We are witnessing a moral degradation in our society when the children are having children. The liberals want their Woodstock to never end with their “free love” and “safe sex” devilish Jazz music. It used to be easier in life when abortion was outlawed and everybody didn’t have to invent anxiety as an excuse for not getting any. Men were men, and women were classy and didn’t reveal their knees in public so often! Now children will get their super handheld computer-phone as soon as they become a parent by the time they graduate elementary school. Only liberals would permit this, and thankfully the Donald Trump administration will bring back decency to our public schools that urgently need it.

The only way you can have “safe sex” is when you want to have children. Venereal diseases are designated for non-normative sexual couples and for anyone who puts “IT” up the bum. Poop will give you any disease when you come into contact with it, and the people who engage in this (should go without saying they are Democratic Party members) are sick and depraved. These people don’t enjoy life, they’re doing the drugs and otherwise not behaving to social order! These same people want to bring an end to the United States of America and bring in socialism and USSR-like fantasies into life!

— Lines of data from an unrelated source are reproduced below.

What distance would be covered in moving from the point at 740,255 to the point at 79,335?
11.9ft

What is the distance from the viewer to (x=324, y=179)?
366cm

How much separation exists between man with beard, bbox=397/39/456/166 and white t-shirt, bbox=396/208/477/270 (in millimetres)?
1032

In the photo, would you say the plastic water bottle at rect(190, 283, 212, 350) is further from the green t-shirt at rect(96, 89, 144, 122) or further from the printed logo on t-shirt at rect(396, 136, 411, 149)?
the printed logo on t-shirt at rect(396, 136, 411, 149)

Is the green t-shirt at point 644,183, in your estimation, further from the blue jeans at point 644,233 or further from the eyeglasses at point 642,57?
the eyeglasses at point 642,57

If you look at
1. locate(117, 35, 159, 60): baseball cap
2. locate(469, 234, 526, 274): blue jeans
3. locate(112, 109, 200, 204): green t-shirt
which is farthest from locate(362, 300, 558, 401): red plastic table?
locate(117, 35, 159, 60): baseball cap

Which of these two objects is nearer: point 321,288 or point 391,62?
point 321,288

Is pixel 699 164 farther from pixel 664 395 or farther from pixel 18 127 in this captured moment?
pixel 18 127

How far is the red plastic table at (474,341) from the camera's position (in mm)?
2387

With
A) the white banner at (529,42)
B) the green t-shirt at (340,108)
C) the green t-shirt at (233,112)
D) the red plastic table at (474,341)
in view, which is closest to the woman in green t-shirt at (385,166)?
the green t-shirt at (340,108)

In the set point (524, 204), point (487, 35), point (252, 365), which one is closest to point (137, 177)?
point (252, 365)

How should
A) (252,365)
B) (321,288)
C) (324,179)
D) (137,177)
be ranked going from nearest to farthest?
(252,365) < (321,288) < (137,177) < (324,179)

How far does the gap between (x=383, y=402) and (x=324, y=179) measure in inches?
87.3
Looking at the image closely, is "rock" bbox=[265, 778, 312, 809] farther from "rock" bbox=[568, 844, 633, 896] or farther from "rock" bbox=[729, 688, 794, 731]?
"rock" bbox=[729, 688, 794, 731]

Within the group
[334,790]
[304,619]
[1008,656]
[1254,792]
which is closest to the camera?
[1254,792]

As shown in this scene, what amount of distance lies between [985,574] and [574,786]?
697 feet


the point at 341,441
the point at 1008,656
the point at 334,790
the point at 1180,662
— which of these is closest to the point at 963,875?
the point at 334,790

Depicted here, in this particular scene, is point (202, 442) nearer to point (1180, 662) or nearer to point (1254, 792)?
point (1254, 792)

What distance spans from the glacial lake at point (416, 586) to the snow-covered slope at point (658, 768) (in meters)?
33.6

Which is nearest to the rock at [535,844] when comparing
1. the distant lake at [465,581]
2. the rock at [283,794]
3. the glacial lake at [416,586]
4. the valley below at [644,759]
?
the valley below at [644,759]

Condoms in the classroom are merely just the beginning for the Democratic Party’s feeble-minded effort to garner more voters and attempt to overthrow President Trump’s administration. The liberals are so sick and depraved to waste what could be millions of billions of childhoods and double or quintuple the poverty rate just to get more rapport from their dormant and neglected base. The illegal immigrants, condoms, national debt, and foreign policy neglect that the Barack Obama regime has left Donald Trump with a lot of work to do. Thankfully conservatives have hired the best man for the presidency that is renowned for his decency standards for all children.

Mortimer E. Wallacaster is the Bullshit News correspondent on history and contemporary cultural matters. He is a retired risk analyst from Goldman Sachs, and is loving retirement and every minute of it! Born under a full moon on June 26th, 1913, Mortimer has lived through two World Wars, and the Middle East thing that’s been happening over the years. Mortimer was once a minor league pitcher for the Boston Beaneaters and threw 47 complete games in a month allowing only nine earned runs.